Commitments sollten von allen gemeinsam bestimmt werden. Welchen Wert haben für Sie Vereinbarungen, die von einer kleinen, interessierten Gruppe für das ganze Team erarbeitet werden? Entscheidend ist, wie sich die Gruppe zusammensetzt. Kommen irgendwelche wohlgemeinten Vorschläge von einem Club der Braven oder Schwächeren, so höhnen die andern bloss. Dann ist klar, dass das Commitment den Zweck hat, die Schwächeren zu schützen. Das geht unter irdischen Bedingungen nie auf.

In meiner früheren Tätigkeit als Redaktionsleiter suchte ich mir stets ein paar „Leithammel“ aus, dazu ein zwei „notorische Querschläger“. Von dieser Gruppe liess ich dann ein Redaktionsstatut ausarbeiten – eine Übereinkunft ohne strikte Rechtsverbindlichkeit, also eine Art commitment. Meist fanden die Vorschläge problemlos Zustimmung. Entscheidend ist also, die so genannten „Störenfriede“ von Anfang an einzubinden.  

Welche Anregungen würden Sie freiwilligen Sportleiter/innen geben, um sich auf die Herausforderung gemeinsamer Vereinbarungen einzustellen? Man übertreibt heute leicht dieses Gemeinsame und Basisdemokratische. Dass Commitments nicht von aussen verordnet werden, bleibt entscheidend. Dennoch wollen Jugendliche einen „Häuptling“. Ein Freund erzählte mir, wie er als Realschullehrer eine Klasse übernahm, die zuvor zwei Lehrer zur Aufgabe zwang. Er bot die Klasse auf den ersten Schultag schriftlich auf: „Velo, Laufschuhe, Badehose mitnehmen. Wir machen einen Triathlon.“ Als es soweit war, begrüsste er jeden einzeln, informierte kurz über den Tagesablauf und ging mit dem Velo voraus. Die frechen Jungen folgten ihm – auch all die folgenden Tage in der Schule. Sie hatten ihren Häuptling gefunden.  

Das Beispiel soll folgendes verdeutlichen: Aus einem führungslosen Haufen entstehen niemals tragfähige Commitments. Zuerst muss der Haufen zur Interessengruppe wachsen – d.h. geführt werden - , erst dann können Jugendliche selbständig werden und gruppendienliche Initiativen entwickeln.  
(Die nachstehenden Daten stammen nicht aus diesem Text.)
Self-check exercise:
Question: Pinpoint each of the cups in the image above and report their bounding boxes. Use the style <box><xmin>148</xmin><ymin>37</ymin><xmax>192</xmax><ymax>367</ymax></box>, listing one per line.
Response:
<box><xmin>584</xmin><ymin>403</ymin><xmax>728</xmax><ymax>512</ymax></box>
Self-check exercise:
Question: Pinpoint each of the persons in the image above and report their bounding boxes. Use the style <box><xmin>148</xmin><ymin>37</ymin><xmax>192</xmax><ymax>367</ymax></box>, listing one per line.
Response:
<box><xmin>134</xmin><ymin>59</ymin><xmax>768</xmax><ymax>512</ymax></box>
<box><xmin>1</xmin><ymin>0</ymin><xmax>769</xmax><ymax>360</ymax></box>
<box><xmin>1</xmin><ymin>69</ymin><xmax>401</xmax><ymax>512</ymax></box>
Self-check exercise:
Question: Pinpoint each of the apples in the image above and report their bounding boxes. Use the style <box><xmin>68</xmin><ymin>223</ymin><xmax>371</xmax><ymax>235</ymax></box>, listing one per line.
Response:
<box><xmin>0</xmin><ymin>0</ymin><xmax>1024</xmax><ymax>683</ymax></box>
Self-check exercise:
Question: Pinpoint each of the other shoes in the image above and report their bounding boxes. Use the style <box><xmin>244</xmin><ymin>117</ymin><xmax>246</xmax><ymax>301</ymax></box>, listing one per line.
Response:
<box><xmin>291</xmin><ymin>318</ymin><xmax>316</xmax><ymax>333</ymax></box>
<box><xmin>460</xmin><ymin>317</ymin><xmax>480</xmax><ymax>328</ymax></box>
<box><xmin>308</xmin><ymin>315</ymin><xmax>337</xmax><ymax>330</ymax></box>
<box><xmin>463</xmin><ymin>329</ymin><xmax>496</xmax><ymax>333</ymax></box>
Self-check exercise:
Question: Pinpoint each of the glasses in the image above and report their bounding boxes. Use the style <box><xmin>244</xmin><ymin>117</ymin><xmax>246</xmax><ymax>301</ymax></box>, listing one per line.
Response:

Gibt es einen „Lernweg“ für das gemeinsame Erarbeiten von Haltungen und Werten? Am besten funktioniert der „Lernweg“ über negative Erfahrungen. Es gibt dies hübsche Bonmot aus den antiautoriären 68er Zeiten: Im Kindergarten begrüssten die Kleinen morgens ihre Kindergärtnerin mit der verzweifelten Frage: „Fräulein, müssen wir heute schon wieder spielen, was wir wollen?“ Der Witz der Frage macht deutlich: Stets selber wählen und entscheiden müssen, ist eine Strapaze, eine Qual, eine Überforderung. Diese Überforderung im Tohuwabohu der Werte und Haltungen muss eine Gruppe erfahren haben – erst dann schätzt sie die Wohltat der Verbindlichkeit.  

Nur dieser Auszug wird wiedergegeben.